ISIS split-off a threat in Netherlands: report
A split-off of terrorist organization ISIS is gaining grounds in the Netherlands and may pose a real threat, NRC reports based on a report by research agency NTA. The so-called Hazimi movement is considered even more extreme than ISIS and has around a hundred followers in the Netherlands, the researchers estimate.
With ISIS no longer having its own caliphate, some jihadists have traded ISIS for Hazimi, named after Saudi preacher Ahmad al-Hazimi who is known to preach that anyone who deviates from radical Islamic teachings is an apostate and therefore deserves to be killed. Those who refuse to label such a person an apostate is also an apostate, according to his preachings. The Hazimi movement benefited from ISIS' collapse, because it argues that ISIS fell because it did not adhere to the strict teachings, according NTA.

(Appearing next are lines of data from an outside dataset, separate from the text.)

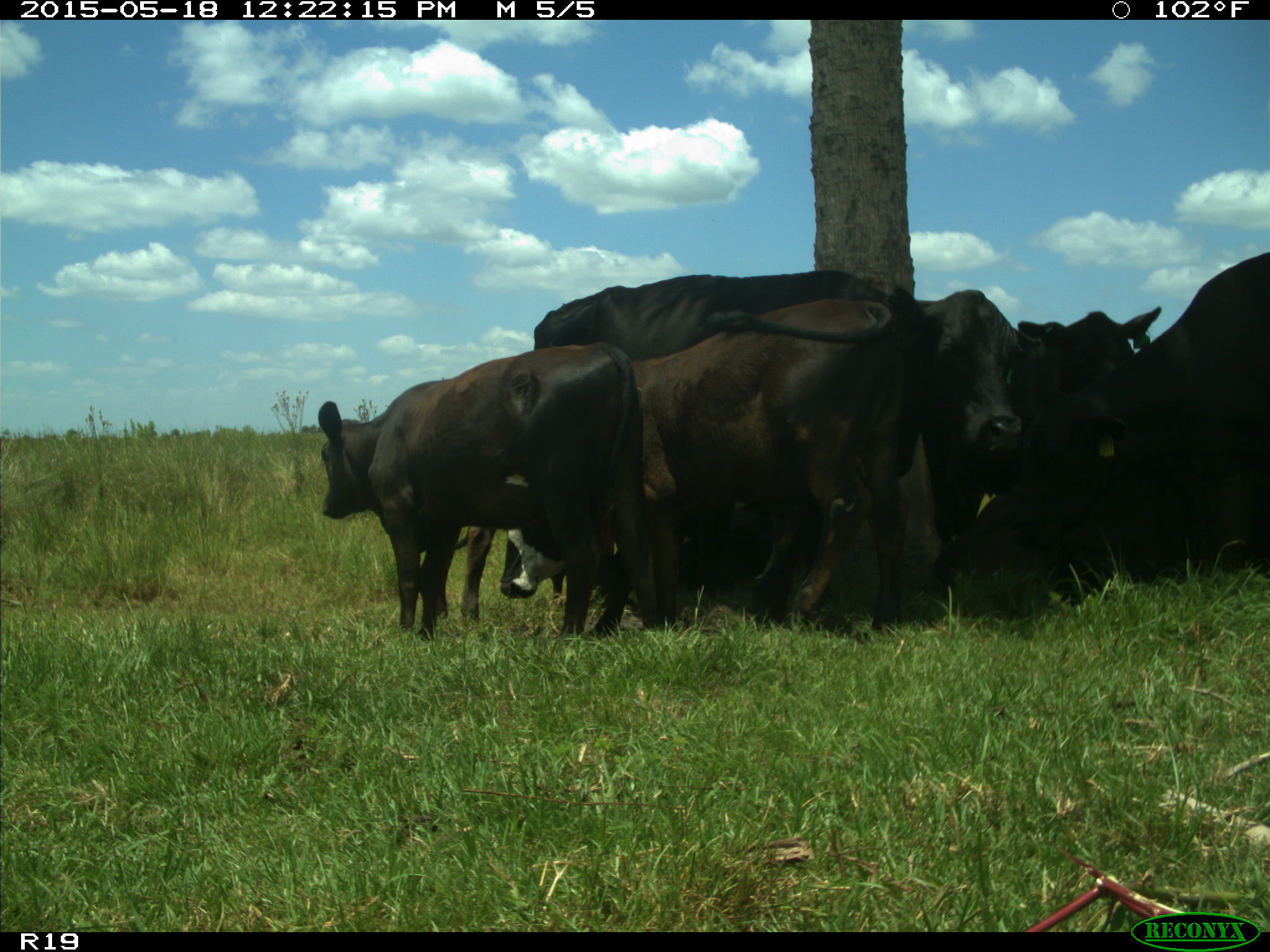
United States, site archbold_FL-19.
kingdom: Animalia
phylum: Chordata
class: Mammalia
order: Artiodactyla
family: Bovidae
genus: Bos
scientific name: Bos taurus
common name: domestic cow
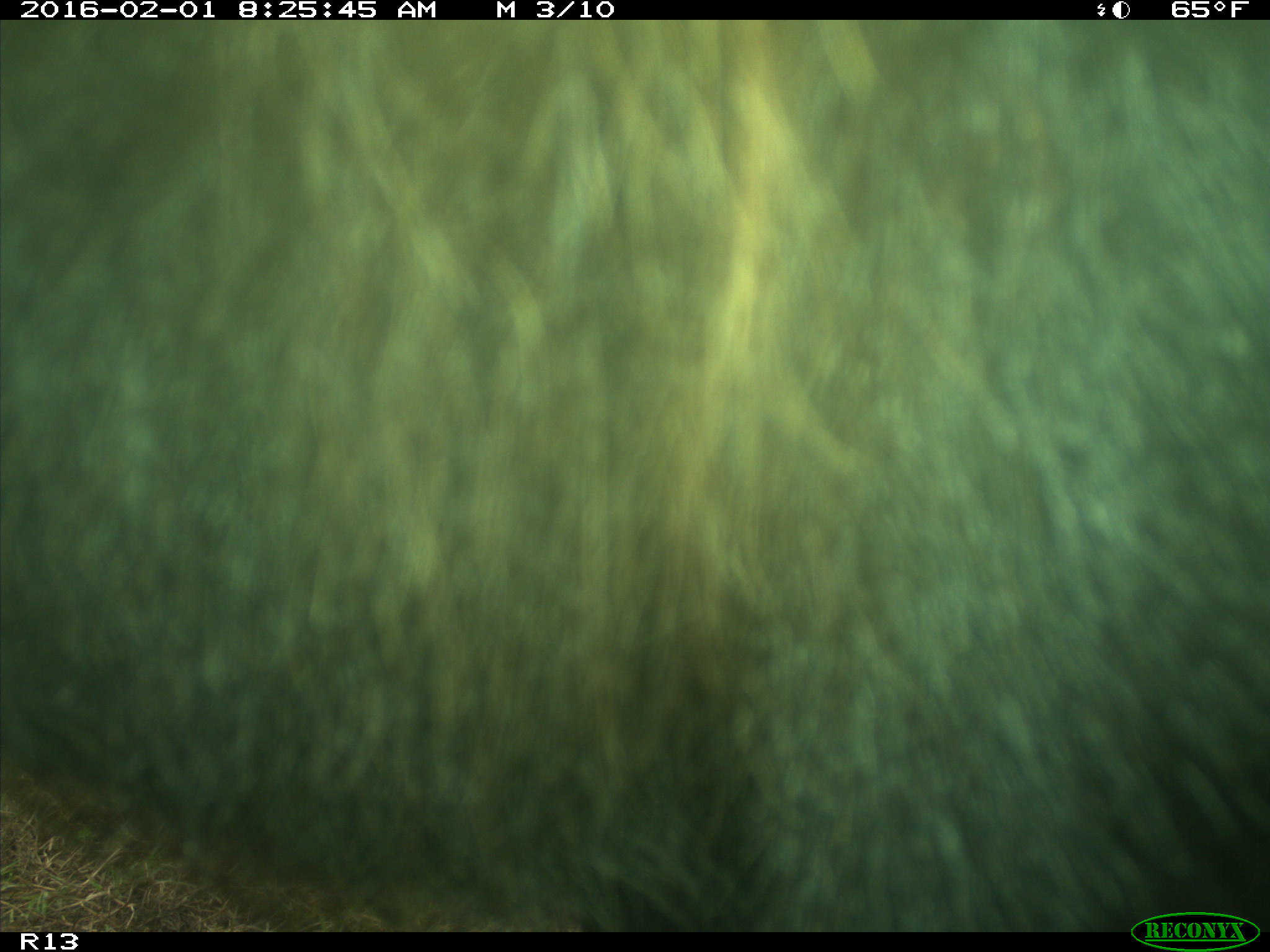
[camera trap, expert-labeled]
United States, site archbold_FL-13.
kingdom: Animalia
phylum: Chordata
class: Mammalia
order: Artiodactyla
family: Bovidae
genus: Bos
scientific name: Bos taurus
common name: domestic cow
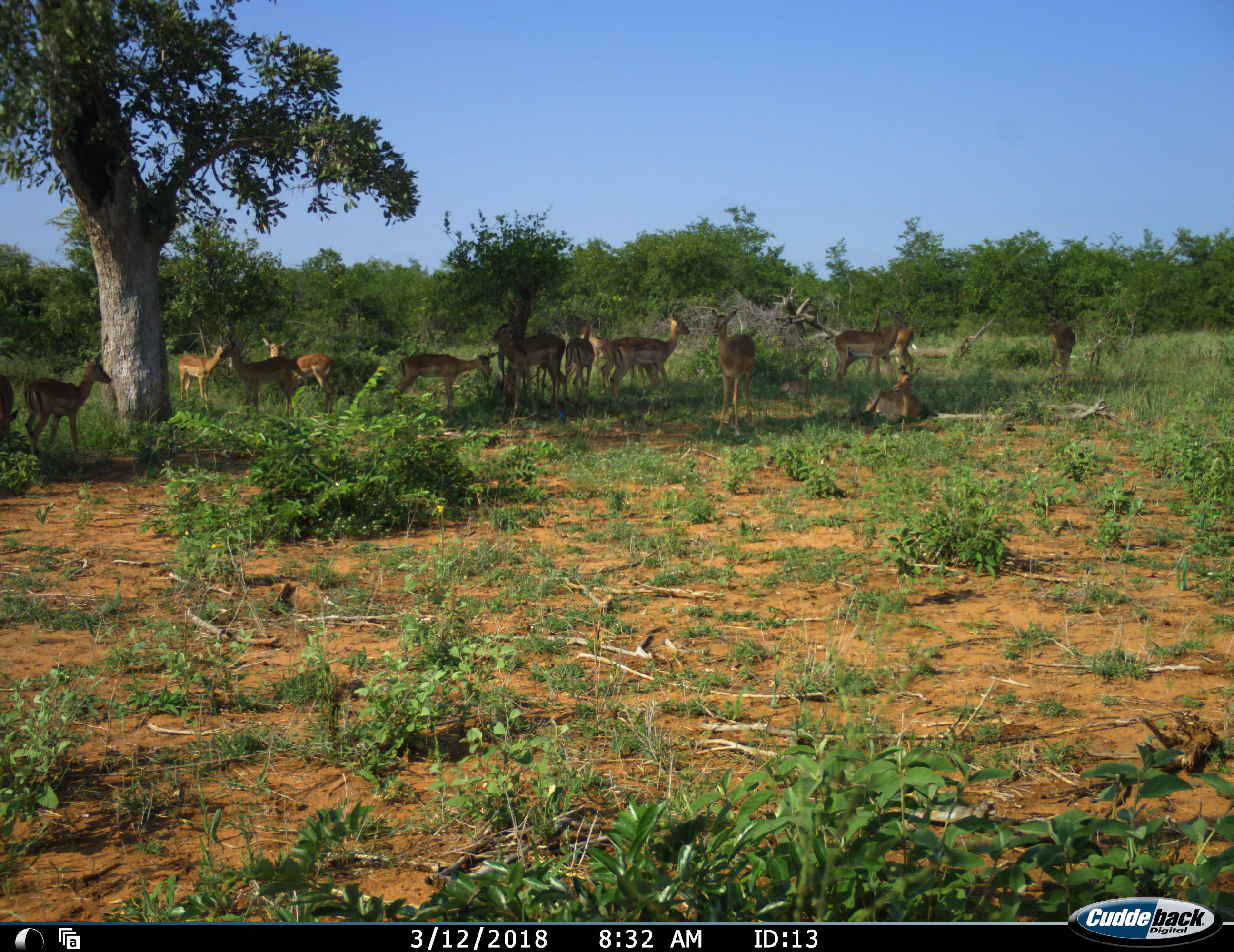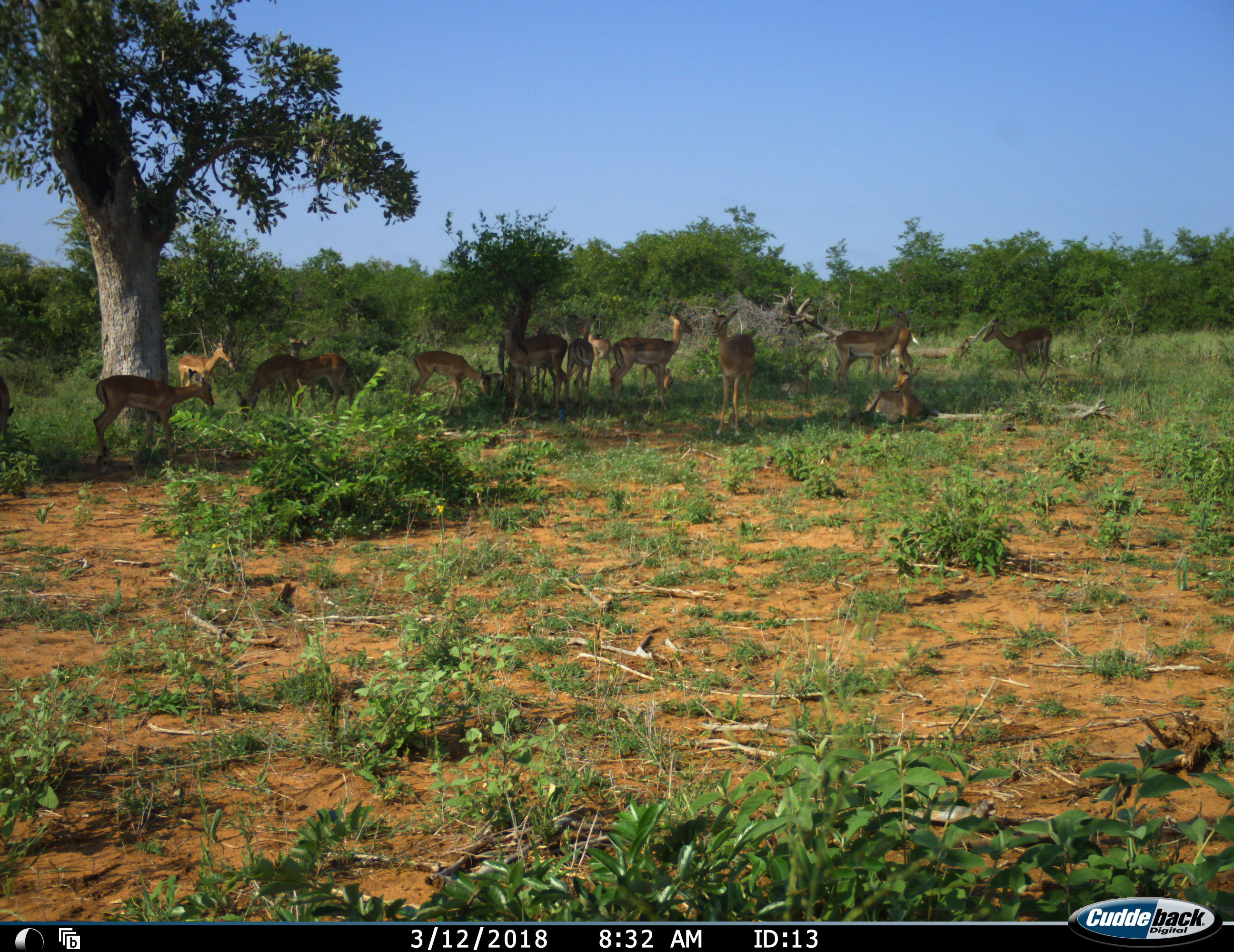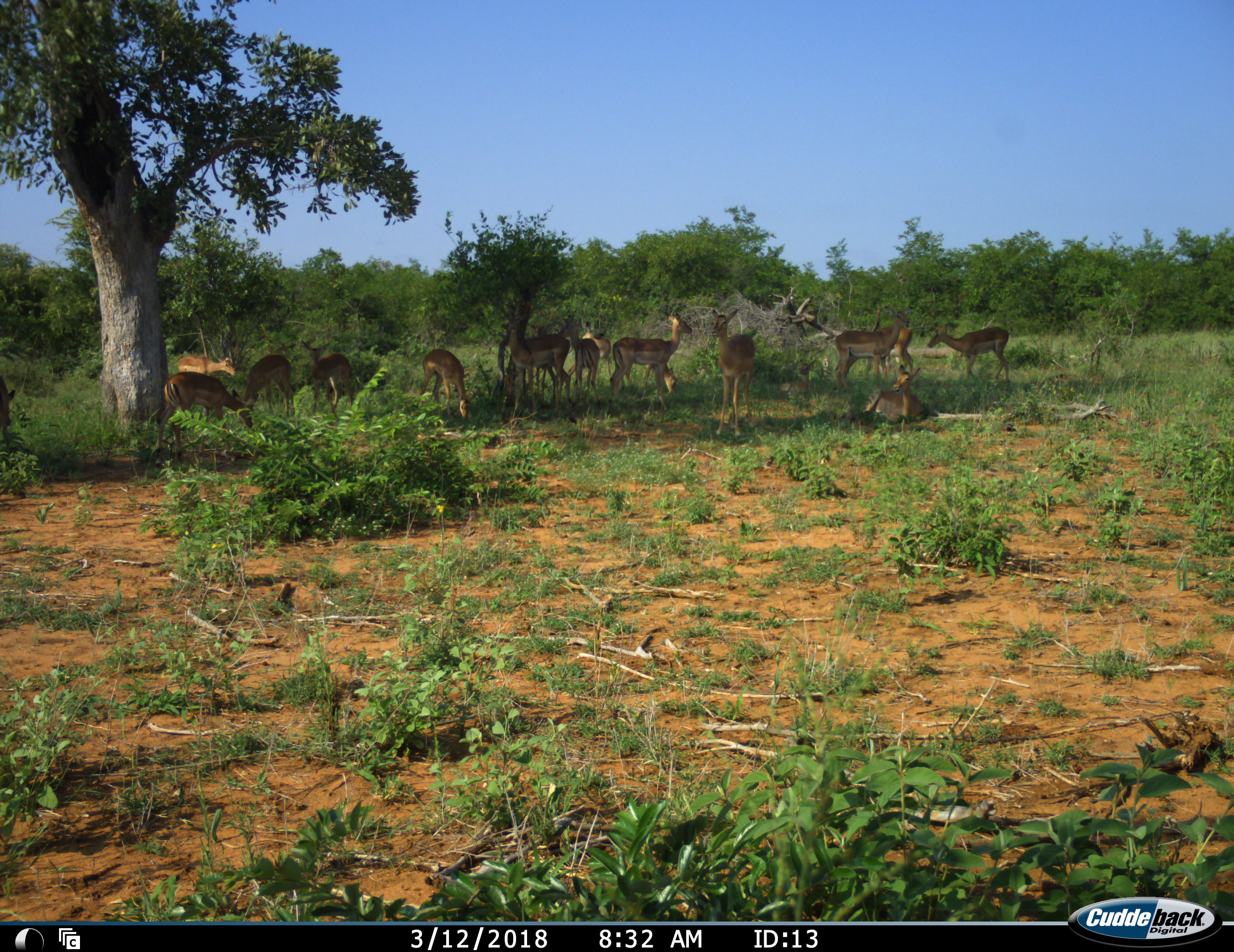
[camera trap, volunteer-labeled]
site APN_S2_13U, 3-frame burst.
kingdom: Animalia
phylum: Chordata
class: Mammalia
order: Artiodactyla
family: Bovidae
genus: Aepyceros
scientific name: Aepyceros melampus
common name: impala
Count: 11-50.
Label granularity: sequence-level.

According to NRC, a part of ISIS embraced the Hazimi stance in 2015, but the ISIS leadership thought it went to far and detained or executed many Hazimis for 'extremism'. Eight Dutch jihadists were executed by ISIS in Syria in 2016. The reason for the executions was previously unknown, but the NTA report now stated that there are indications that the executed Dutch were killed for their pro-Hazimi views.
The NTA report called the Hazimi movement a blind spot for the Dutch government agencies involved in the local reintegration of former jihadists into society, according to the newspaper. If a former ISIS combatant distances themselves from the terrorist movement, these agencies see it as a sign that they pose a lesser threat. But according to NTA, this is not necessarily a good thing, as the combatant may distance themselves from ISIS to join more radical Hazimi.
The Dutch national coordinator for counterterrorism and security NCTV knows about the Hazimi movement and said in a 2017 report that it has "a few dozen" followers in the Netherlands. According to NTA, that number has grown to around a hundred.